» **Work instructions**: Below are records; copy every line among them that contains the word "viewport".

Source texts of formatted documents

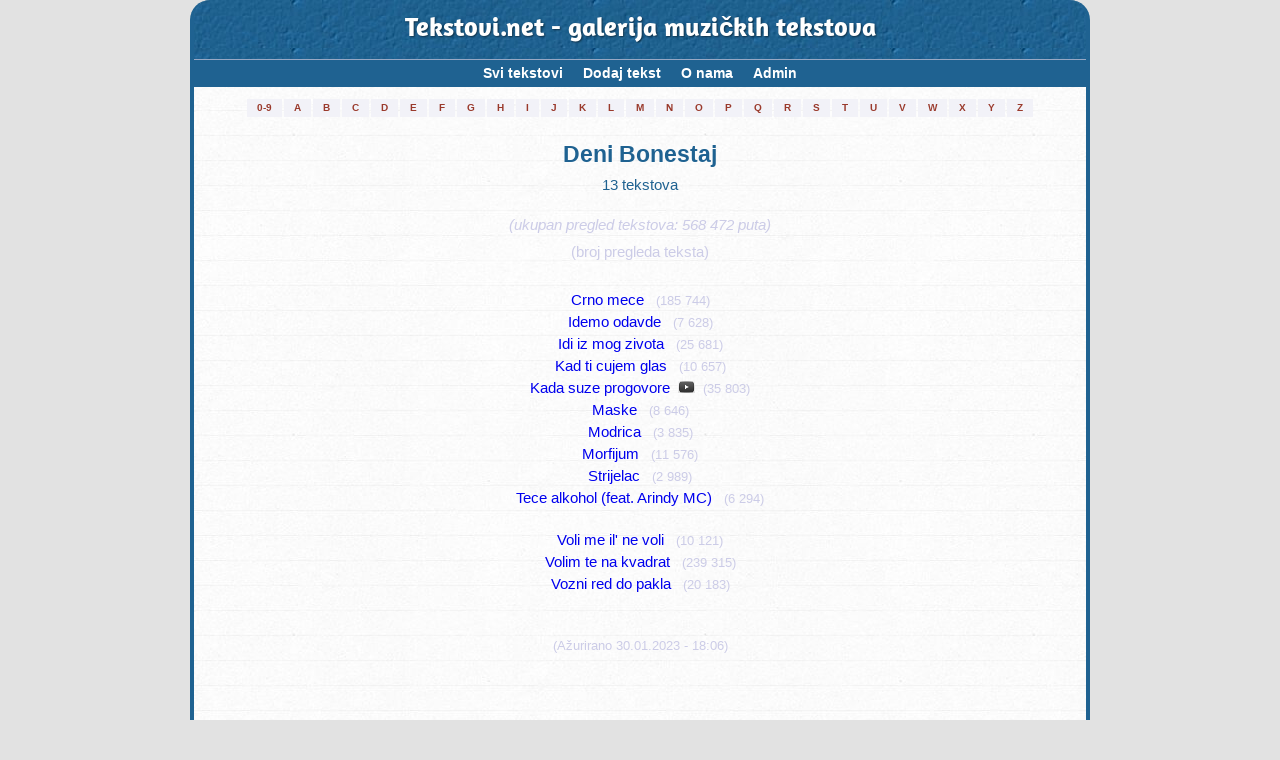

--- FILE ---
content_type: text/html; charset=utf-8
request_url: https://www.google.com/recaptcha/api2/aframe
body_size: 266
content:
<!DOCTYPE HTML><html><head><meta http-equiv="content-type" content="text/html; charset=UTF-8"></head><body><script nonce="poWTWLHy_E_A6VKWKvc2Zw">/** Anti-fraud and anti-abuse applications only. See google.com/recaptcha */ try{var clients={'sodar':'https://pagead2.googlesyndication.com/pagead/sodar?'};window.addEventListener("message",function(a){try{if(a.source===window.parent){var b=JSON.parse(a.data);var c=clients[b['id']];if(c){var d=document.createElement('img');d.src=c+b['params']+'&rc='+(localStorage.getItem("rc::a")?sessionStorage.getItem("rc::b"):"");window.document.body.appendChild(d);sessionStorage.setItem("rc::e",parseInt(sessionStorage.getItem("rc::e")||0)+1);localStorage.setItem("rc::h",'1769769222637');}}}catch(b){}});window.parent.postMessage("_grecaptcha_ready", "*");}catch(b){}</script></body></html>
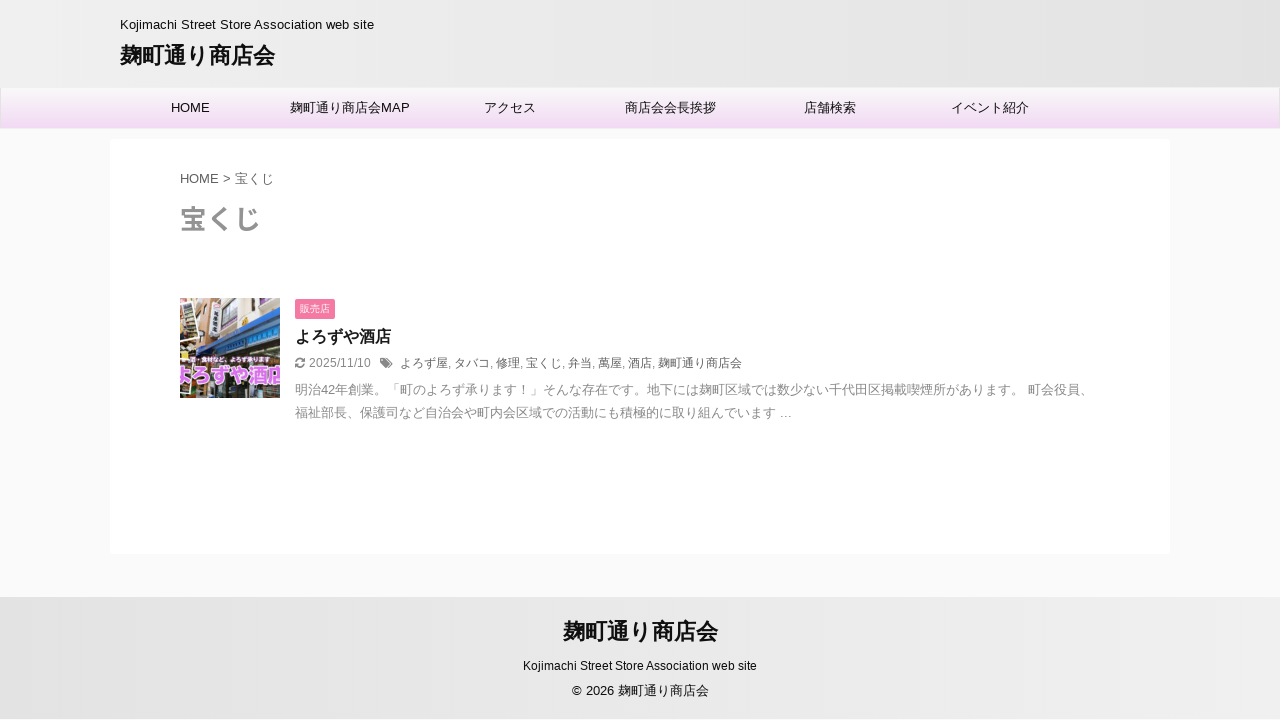

--- FILE ---
content_type: text/plain
request_url: https://www.google-analytics.com/j/collect?v=1&_v=j102&a=68444698&t=pageview&_s=1&dl=https%3A%2F%2Fkoujimachi-dori.com%2Ftag%2F%25E5%25AE%259D%25E3%2581%258F%25E3%2581%2598%2F&ul=en-us%40posix&dt=%E5%AE%9D%E3%81%8F%E3%81%98%20-%20%E9%BA%B9%E7%94%BA%E9%80%9A%E3%82%8A%E5%95%86%E5%BA%97%E4%BC%9A&sr=1280x720&vp=1280x720&_u=IEBAAEABAAAAACAAI~&jid=1793832917&gjid=485501668&cid=82081154.1768778824&tid=UA-6735674-18&_gid=202083313.1768778824&_r=1&_slc=1&z=298743014
body_size: -451
content:
2,cG-X0NH54J8YM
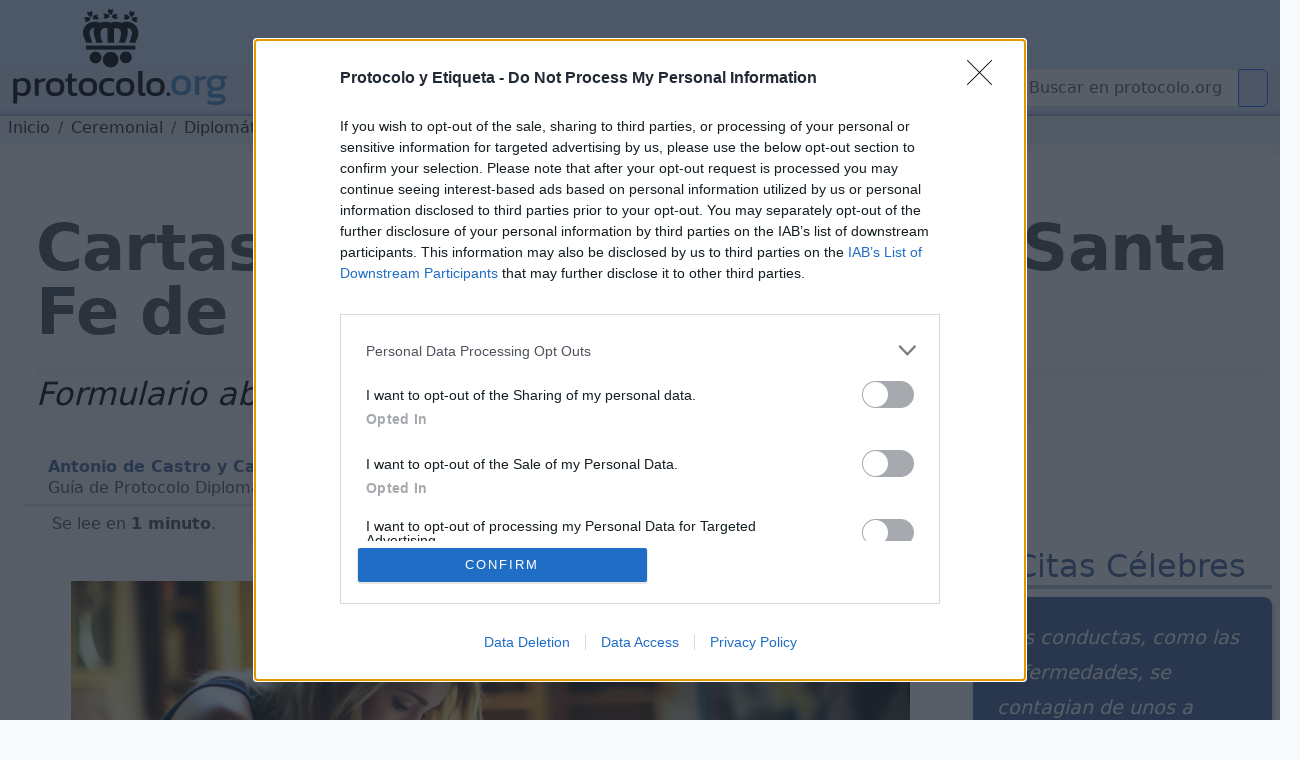

--- FILE ---
content_type: text/html; charset=utf-8
request_url: https://www.google.com/recaptcha/api2/aframe
body_size: 268
content:
<!DOCTYPE HTML><html><head><meta http-equiv="content-type" content="text/html; charset=UTF-8"></head><body><script nonce="zJL2JtajP9PHxeX4gPh7vg">/** Anti-fraud and anti-abuse applications only. See google.com/recaptcha */ try{var clients={'sodar':'https://pagead2.googlesyndication.com/pagead/sodar?'};window.addEventListener("message",function(a){try{if(a.source===window.parent){var b=JSON.parse(a.data);var c=clients[b['id']];if(c){var d=document.createElement('img');d.src=c+b['params']+'&rc='+(localStorage.getItem("rc::a")?sessionStorage.getItem("rc::b"):"");window.document.body.appendChild(d);sessionStorage.setItem("rc::e",parseInt(sessionStorage.getItem("rc::e")||0)+1);localStorage.setItem("rc::h",'1769235896432');}}}catch(b){}});window.parent.postMessage("_grecaptcha_ready", "*");}catch(b){}</script></body></html>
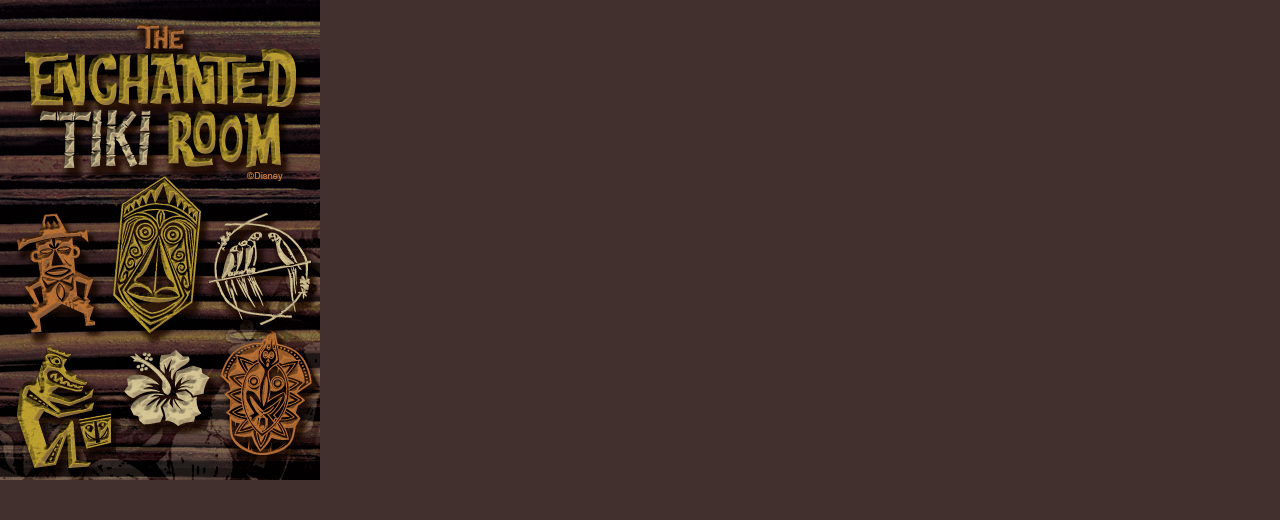

--- FILE ---
content_type: text/html
request_url: http://www.rjterpstra.com/tikiroomsoundboard/
body_size: 572
content:
<!DOCTYPE html>
<html>
<head>
<meta name="viewport" content="user-scalable=no, width=devicewidth"/>
<link rel="apple-touch-startup-image" href="load.png" />
<link rel="apple-touch-icon" href="icon.png" />

<meta name="apple-mobile-web-app-capable" content="yes" />
<meta name="apple-mobile-web-app-status-bar-style"
content="black-translucent" />
<title>Tiki Room SB</title>
<meta name="viewport" content="user-scalable=no, width=device-width" />

<script type="text/javascript">

function playSound(event) {
var snd = new Audio(event);
snd.play();
}
</script>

» **Your response**:
<meta name="viewport" content="user-scalable=no, width=devicewidth"/>
<meta name="viewport" content="user-scalable=no, width=device-width" />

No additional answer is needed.